WHAT YOU ARE ASKED TO DO :: In the text on the colon cancer surgery trial, rewrite the passage starting with "Surgery for colon" and going on through "outcomes yet again.", replacing "Principal Investigator" with "Chief Investigator".

PROVIDED TEXT ::
::::
A new surgical clinical trial comparing robotic surgery to keyhole surgery for people with colon cancer has just opened in Australia. Led by Professor Andrew Stevenson, the trial, called RoLaCaRT-1, is now open at Cabrini Hospital and Peter MacCallum Cancer Centre in Victoria, Sydney Adventist Hospital and Prince of Wales Private Hospital in New South Wales, and The Queen Elizabeth Hospital in South Australia. It is opening soon at another five hospitals in Australia, two UK hospitals and at two Mayo clinics in the US.
Surgery for colon cancer was traditionally performed through open surgery, but laparoscopy (keyhole surgery) has been proven to have the same long-term survival outcomes as well as several advantages for the patient. These include shorter length of stay, less pain, early return of bowel function, early return to work, and less scarring and chance of hernias in the long term.
Professor Andrew Stevenson, Principal Investigator of the trial, believes that robotic surgery could improve these outcomes yet again.
“For the past twenty years, robotic surgery has largely been one for treatment of prostate cancer,” he says. “Newer versions of the robot are allowing us to do more complex operations involving the bowel.”
To accurately determine the benefits of robotic surgery compared to laparoscopy, Professor Stevenson and his team are using a new term, ‘successful surgery’. This will measure the number of patients who have surgery with no complications and are released from hospital quickly after their cancer has been removed.
“What we’re looking at is the number of times that patients will have successful surgery if it’s done robotically compared to laparoscopically,” says Professor Stevenson. “We suspect that there may be a 15-20% difference between those two groups.”
Almost half of cases develop in the right-hand side of the colon, and these have lower survival rates than left-sided colon cancer. The surgical operation performed for many patients with this type of colon cancer is a right hemicolectomy. Around 8,000 right hemicolectomies are performed globally each year.
“It’s important that the surgery – which is still the main way of treating colon cancer, to remove it – is as good as can be performed,” says Professor Stevenson.
RoLaCaRT-1 has been developed following the results of the ALaCaRT study, which found that when laparoscopy was compared to open surgery for treatment of rectal cancer, the quality of surgery and overall success rate for both groups was excellent and of world standard.
The trial aims to enrol 50 people with right-sided colon cancer from 14 hospitals across Australia, the UK and the US.
::::
RECORDS PROVIDED ::
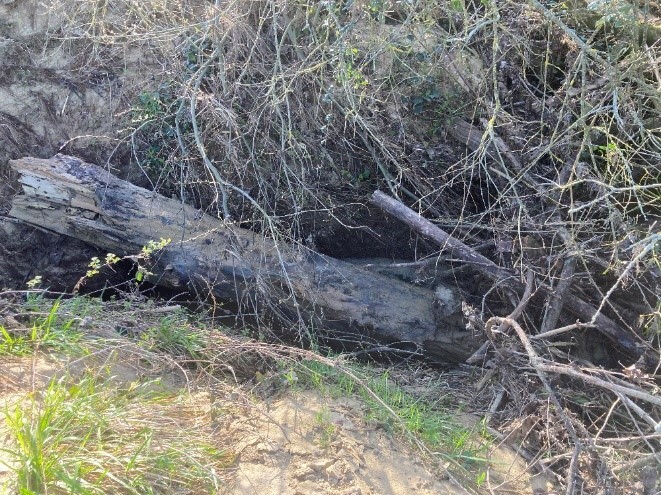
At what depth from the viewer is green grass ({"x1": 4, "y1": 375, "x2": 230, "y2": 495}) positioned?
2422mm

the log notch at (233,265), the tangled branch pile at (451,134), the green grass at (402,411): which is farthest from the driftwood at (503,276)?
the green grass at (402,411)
::::
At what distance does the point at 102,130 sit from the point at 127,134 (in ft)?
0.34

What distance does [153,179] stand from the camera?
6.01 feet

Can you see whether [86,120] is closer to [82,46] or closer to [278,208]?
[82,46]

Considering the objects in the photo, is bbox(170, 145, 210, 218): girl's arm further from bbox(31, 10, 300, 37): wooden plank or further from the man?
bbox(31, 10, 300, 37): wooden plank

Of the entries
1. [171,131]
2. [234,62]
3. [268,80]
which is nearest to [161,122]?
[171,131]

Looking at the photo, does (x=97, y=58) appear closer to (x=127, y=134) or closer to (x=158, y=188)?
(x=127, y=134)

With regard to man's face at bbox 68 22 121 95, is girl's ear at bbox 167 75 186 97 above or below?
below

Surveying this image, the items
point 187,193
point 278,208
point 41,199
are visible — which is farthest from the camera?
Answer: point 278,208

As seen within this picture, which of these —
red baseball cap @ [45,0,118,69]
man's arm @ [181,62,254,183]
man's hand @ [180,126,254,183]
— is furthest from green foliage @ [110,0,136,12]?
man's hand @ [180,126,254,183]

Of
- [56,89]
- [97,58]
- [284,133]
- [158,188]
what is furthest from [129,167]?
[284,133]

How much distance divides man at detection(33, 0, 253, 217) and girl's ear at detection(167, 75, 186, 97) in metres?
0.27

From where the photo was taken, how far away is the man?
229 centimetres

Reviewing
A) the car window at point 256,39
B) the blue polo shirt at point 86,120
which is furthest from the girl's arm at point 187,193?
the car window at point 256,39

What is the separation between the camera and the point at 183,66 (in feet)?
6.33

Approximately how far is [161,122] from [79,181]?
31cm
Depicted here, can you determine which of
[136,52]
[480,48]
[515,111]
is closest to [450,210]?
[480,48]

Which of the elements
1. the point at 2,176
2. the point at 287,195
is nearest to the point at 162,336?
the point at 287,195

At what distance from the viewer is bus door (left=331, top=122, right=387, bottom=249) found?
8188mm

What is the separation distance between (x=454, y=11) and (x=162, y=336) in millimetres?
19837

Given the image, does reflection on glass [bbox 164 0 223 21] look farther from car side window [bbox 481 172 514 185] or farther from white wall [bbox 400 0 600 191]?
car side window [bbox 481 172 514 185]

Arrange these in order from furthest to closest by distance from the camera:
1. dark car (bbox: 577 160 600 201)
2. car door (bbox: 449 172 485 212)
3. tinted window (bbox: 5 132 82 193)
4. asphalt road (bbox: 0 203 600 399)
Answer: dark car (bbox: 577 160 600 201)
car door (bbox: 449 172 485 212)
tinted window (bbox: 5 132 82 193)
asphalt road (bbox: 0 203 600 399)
::::
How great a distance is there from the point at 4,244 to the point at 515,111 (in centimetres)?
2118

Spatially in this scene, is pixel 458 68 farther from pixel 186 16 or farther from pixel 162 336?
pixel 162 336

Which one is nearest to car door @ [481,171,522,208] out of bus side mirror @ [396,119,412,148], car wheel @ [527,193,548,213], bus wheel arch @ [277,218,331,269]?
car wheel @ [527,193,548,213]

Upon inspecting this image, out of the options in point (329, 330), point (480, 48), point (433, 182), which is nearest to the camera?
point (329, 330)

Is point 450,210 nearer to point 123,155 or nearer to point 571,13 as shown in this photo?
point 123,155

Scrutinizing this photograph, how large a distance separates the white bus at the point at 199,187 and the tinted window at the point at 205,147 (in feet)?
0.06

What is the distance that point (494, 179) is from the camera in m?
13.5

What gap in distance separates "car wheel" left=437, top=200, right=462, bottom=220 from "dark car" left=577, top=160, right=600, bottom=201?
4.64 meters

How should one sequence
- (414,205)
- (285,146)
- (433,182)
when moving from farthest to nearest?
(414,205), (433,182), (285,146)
::::
RESPONSE ::
Surgery for colon cancer was traditionally performed through open surgery, but laparoscopy (keyhole surgery) has been proven to have the same long-term survival outcomes as well as several advantages for the patient. These include shorter length of stay, less pain, early return of bowel function, early return to work, and less scarring and chance of hernias in the long term.
Professor Andrew Stevenson, Chief Investigator of the trial, believes that robotic surgery could improve these outcomes yet again.